Work item –
Leaving out every picture, transcribe the lines from the line that contains "Illinois Passes Bill" to the end of the entries below, both ends included.

Extracted material –
+++++
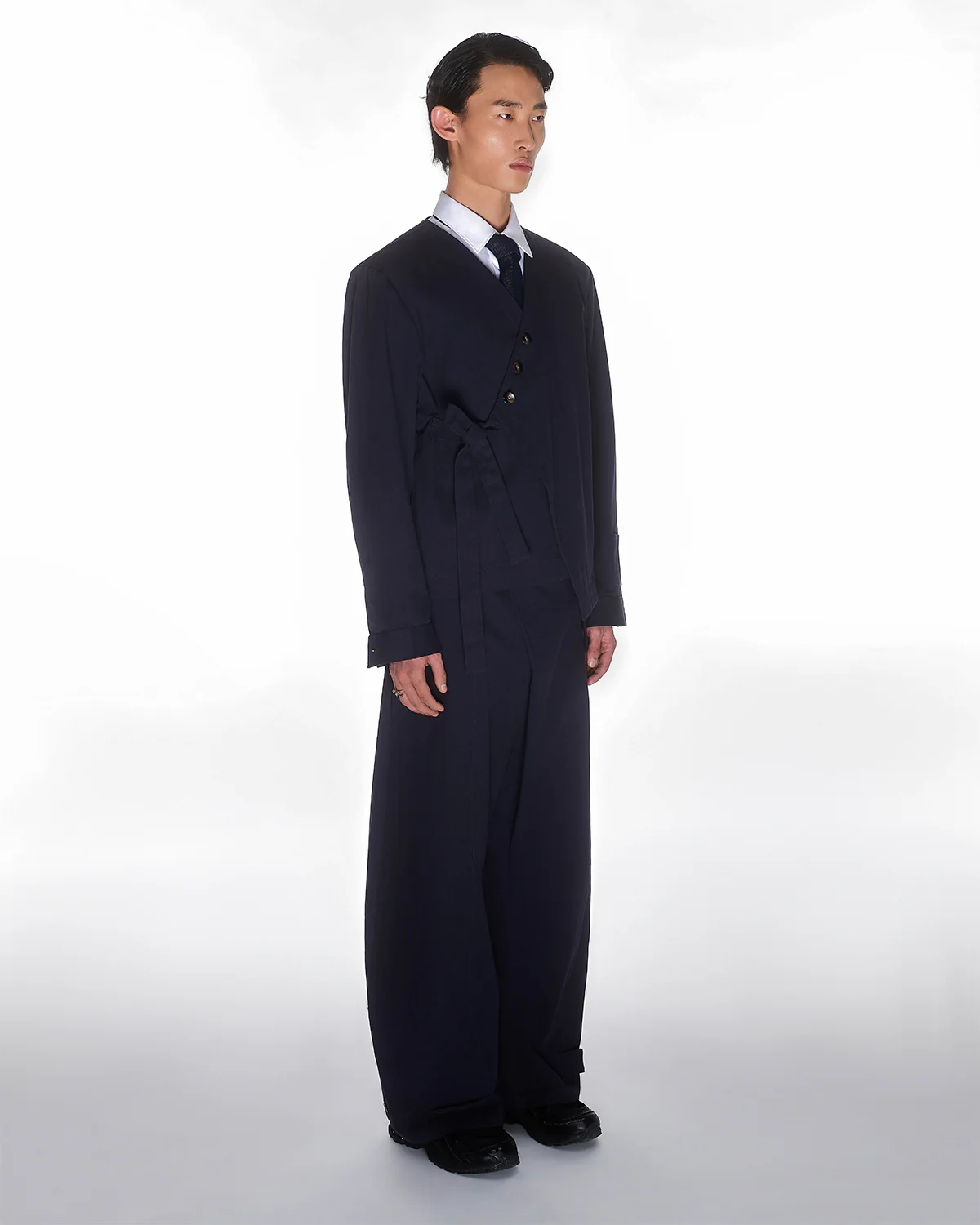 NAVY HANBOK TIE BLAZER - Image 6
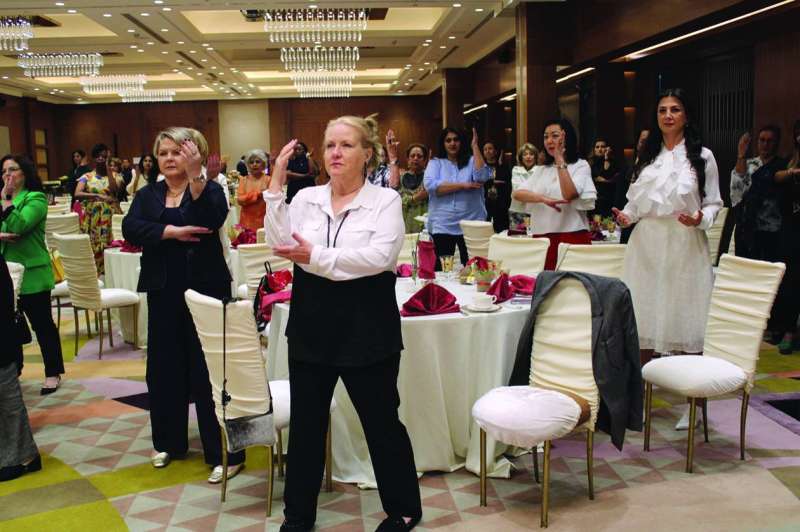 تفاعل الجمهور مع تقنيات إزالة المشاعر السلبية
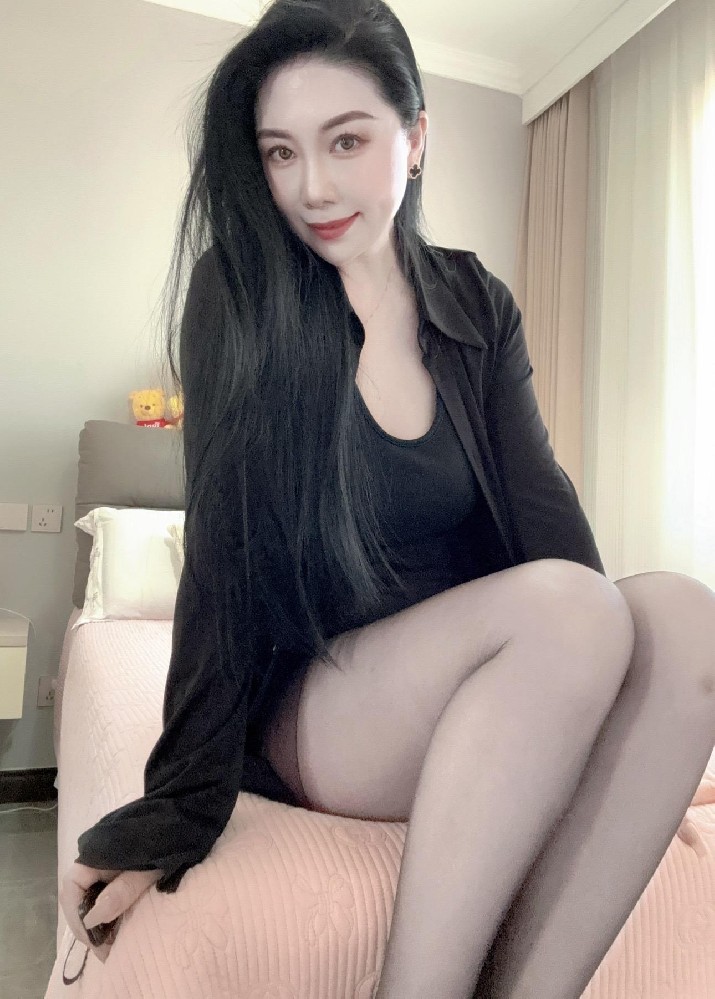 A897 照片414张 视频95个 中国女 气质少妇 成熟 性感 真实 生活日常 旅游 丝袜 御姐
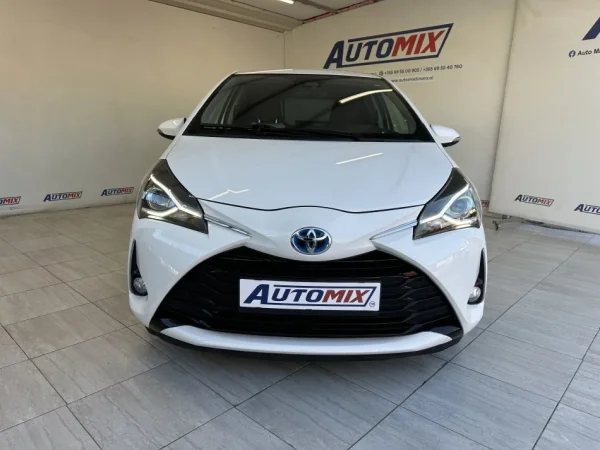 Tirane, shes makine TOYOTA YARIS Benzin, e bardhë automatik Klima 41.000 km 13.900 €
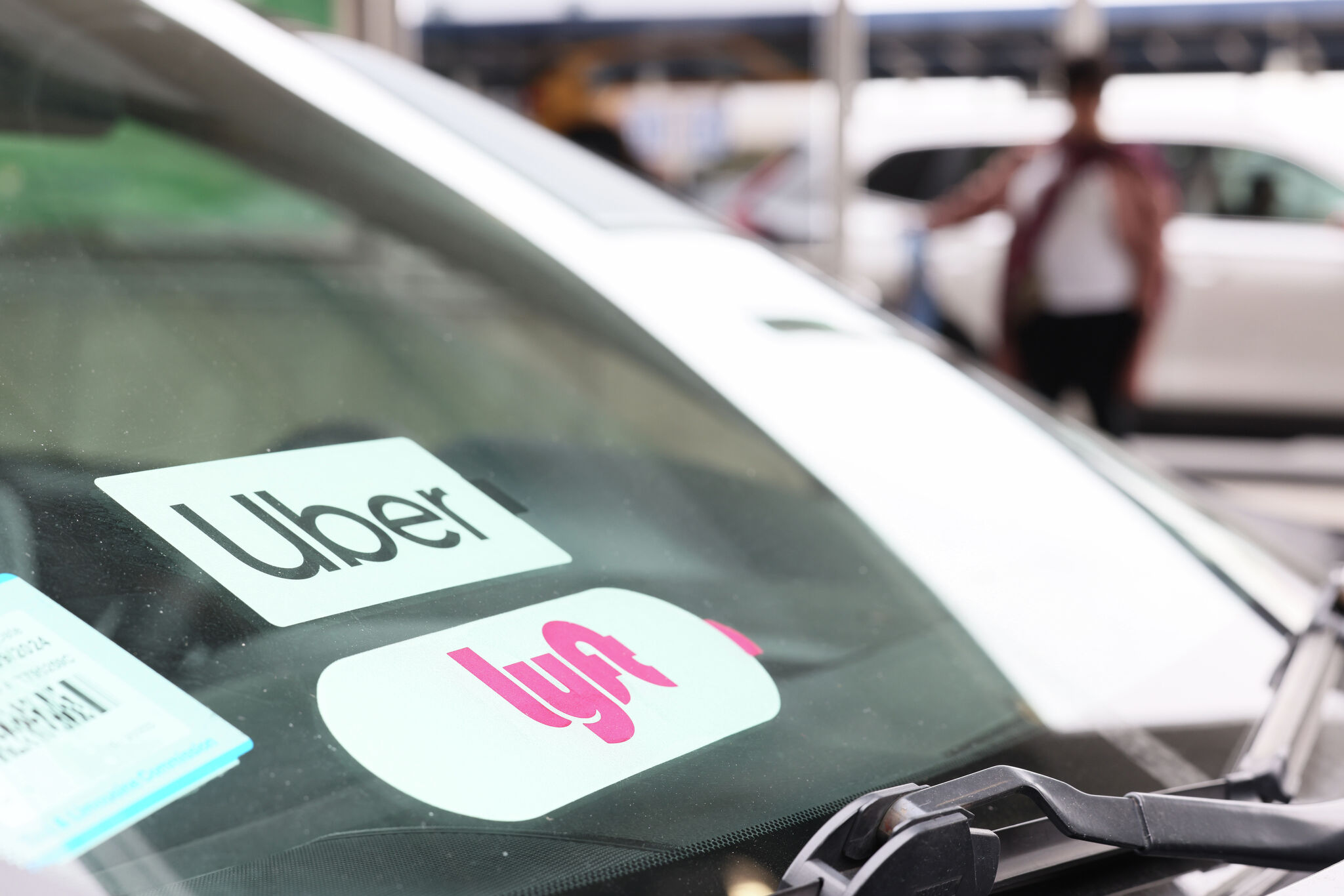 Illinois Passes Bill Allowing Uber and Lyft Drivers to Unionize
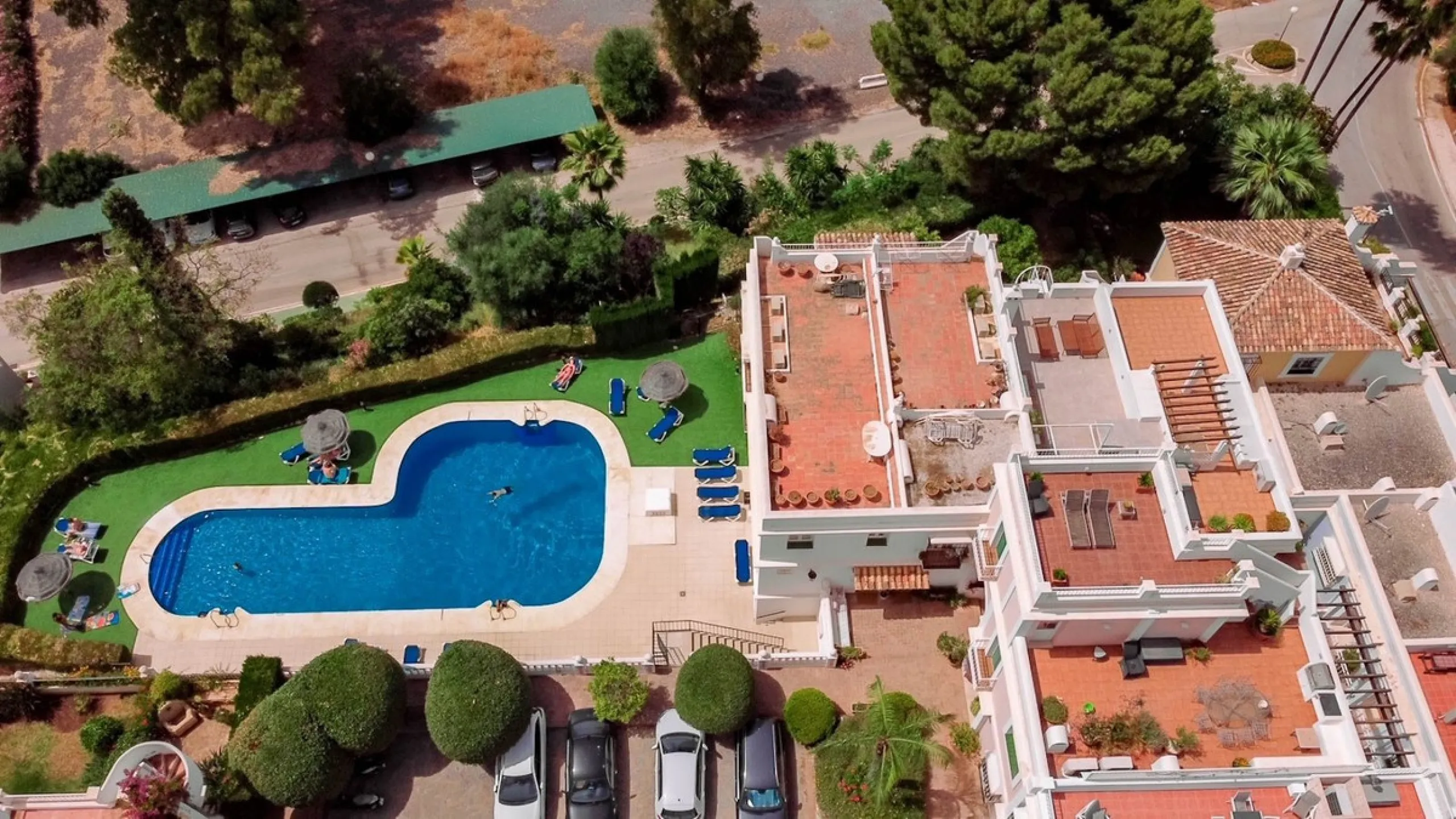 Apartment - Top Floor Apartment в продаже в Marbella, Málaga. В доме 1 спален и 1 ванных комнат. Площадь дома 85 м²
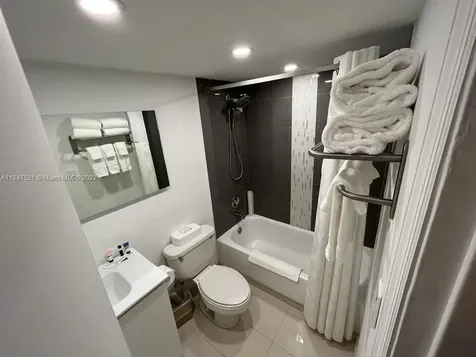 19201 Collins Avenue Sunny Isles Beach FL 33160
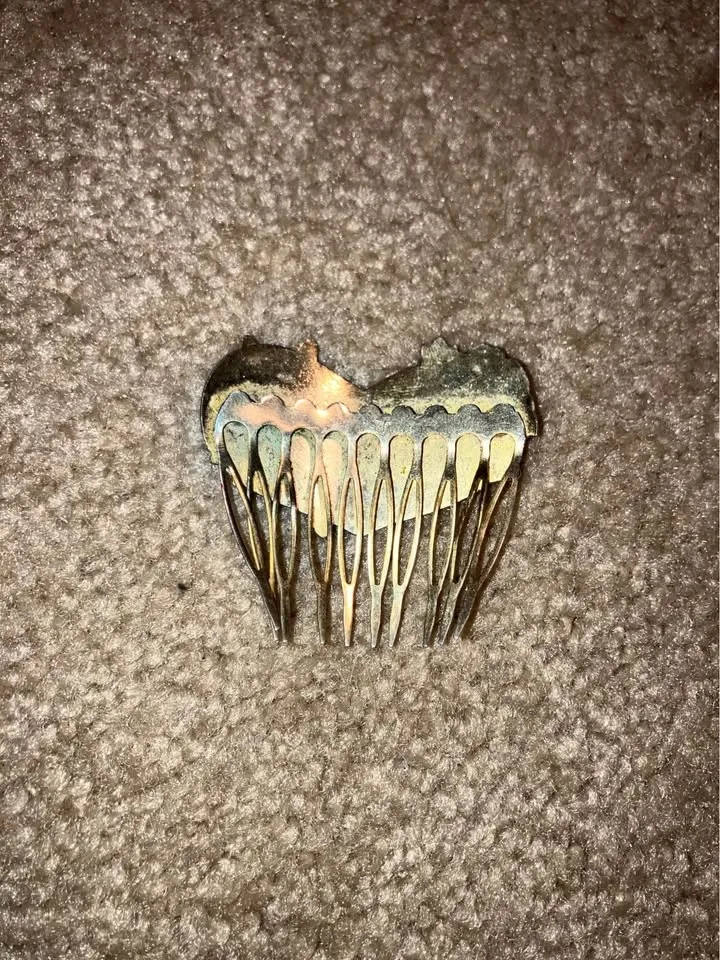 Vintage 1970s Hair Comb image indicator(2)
+++++
Task response –
 Illinois Passes Bill Allowing Uber and Lyft Drivers to Unionize
 Apartment - Top Floor Apartment в продаже в Marbella, Málaga. В доме 1 спален и 1 ванных комнат. Площадь дома 85 м²
 19201 Collins Avenue Sunny Isles Beach FL 33160
 Vintage 1970s Hair Comb image indicator(2)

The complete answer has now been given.